Task directions -
Could you rewrite these items with "Penguin" switched to "Polar Bear" and everything else unchanged? Give only the text lines, without the pictures.

The records -
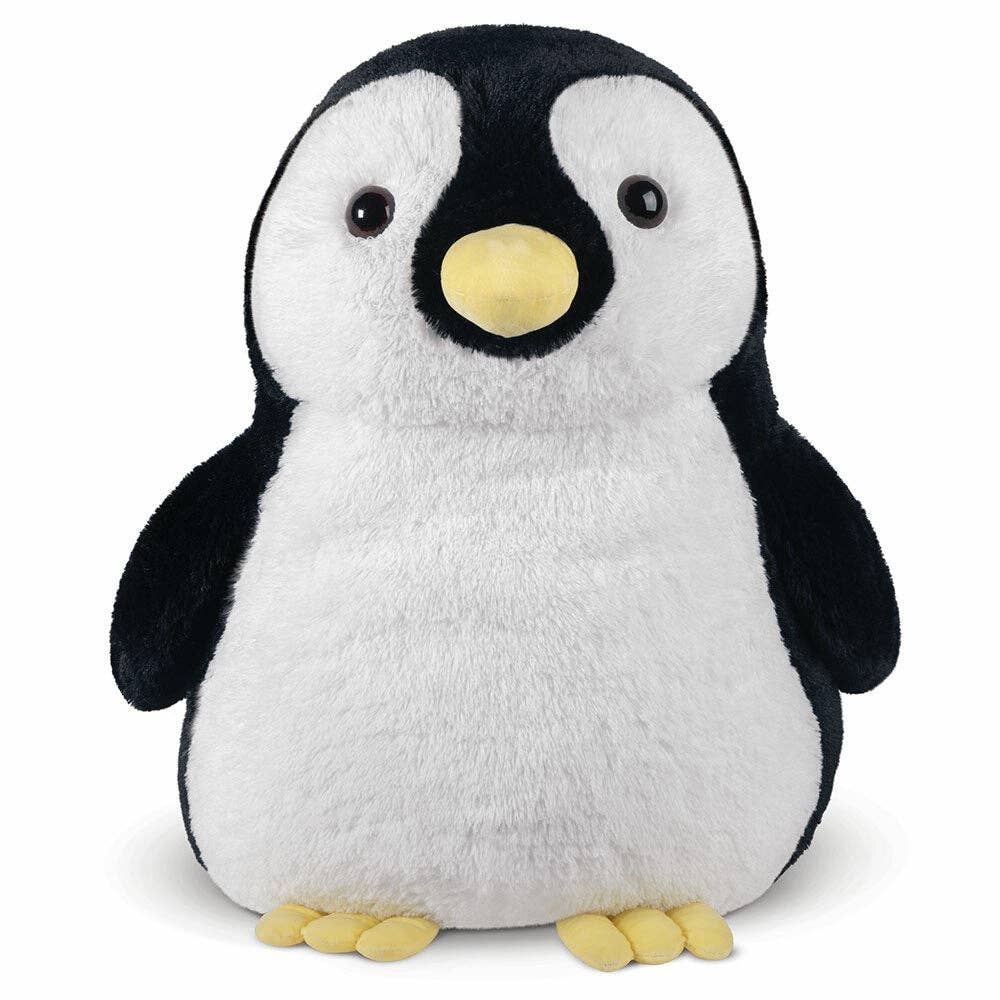 Stuffed Cuddle Penguin | 28 In. Vermont Teddy Bear Company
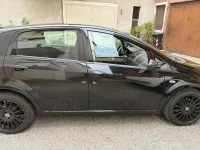 Usata Fiat Punto 135 CV (99 kW) 2011 Nero Utilitaria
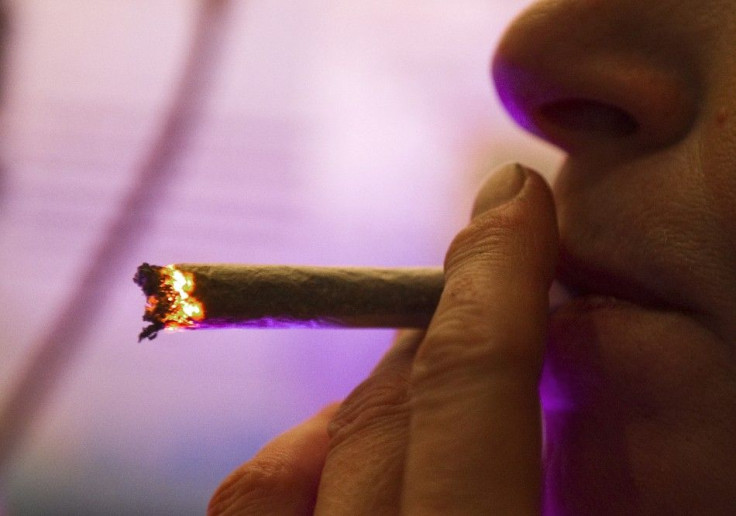 Driving under the influence of cannabis almost doubles the risk of a serious accident
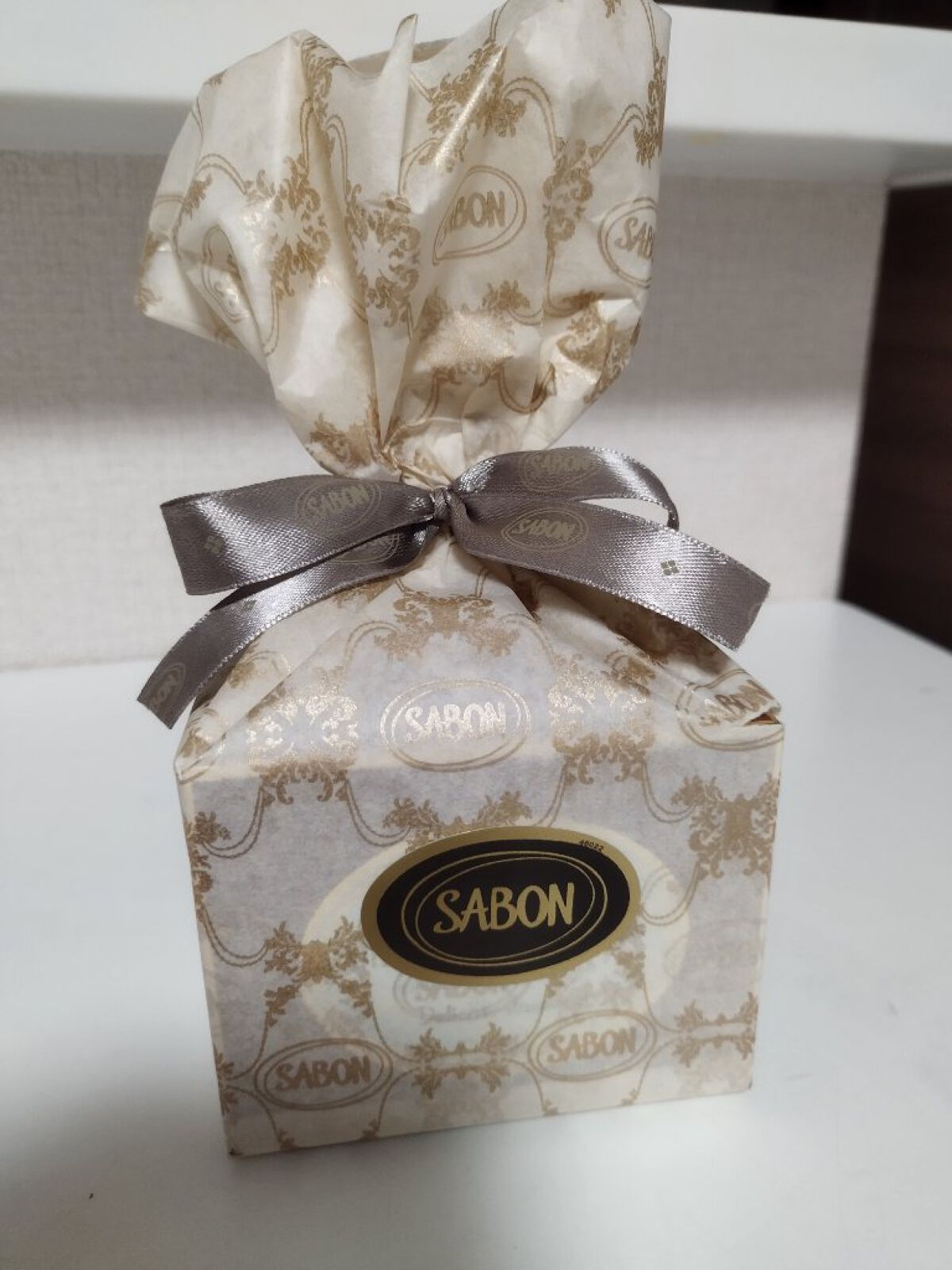 ヘッドスクラブ デリケート・ジャスミン/SABON/ヘッドスクラブを使ったクチコミ（1枚目）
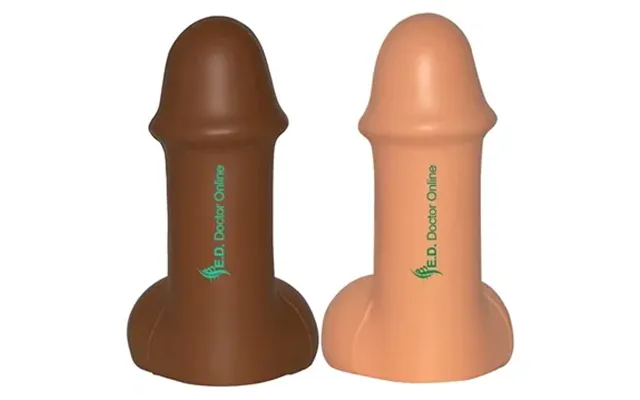 150 Promotional Penis Stress Reliever - Adult Themed & Squeezable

Expected answer -
 Stuffed Cuddle Polar Bear | 28 In. Vermont Teddy Bear Company
 Usata Fiat Punto 135 CV (99 kW) 2011 Nero Utilitaria
 Driving under the influence of cannabis almost doubles the risk of a serious accident
 ヘッドスクラブ デリケート・ジャスミン/SABON/ヘッドスクラブを使ったクチコミ（1枚目）
 150 Promotional Penis Stress Reliever - Adult Themed & Squeezable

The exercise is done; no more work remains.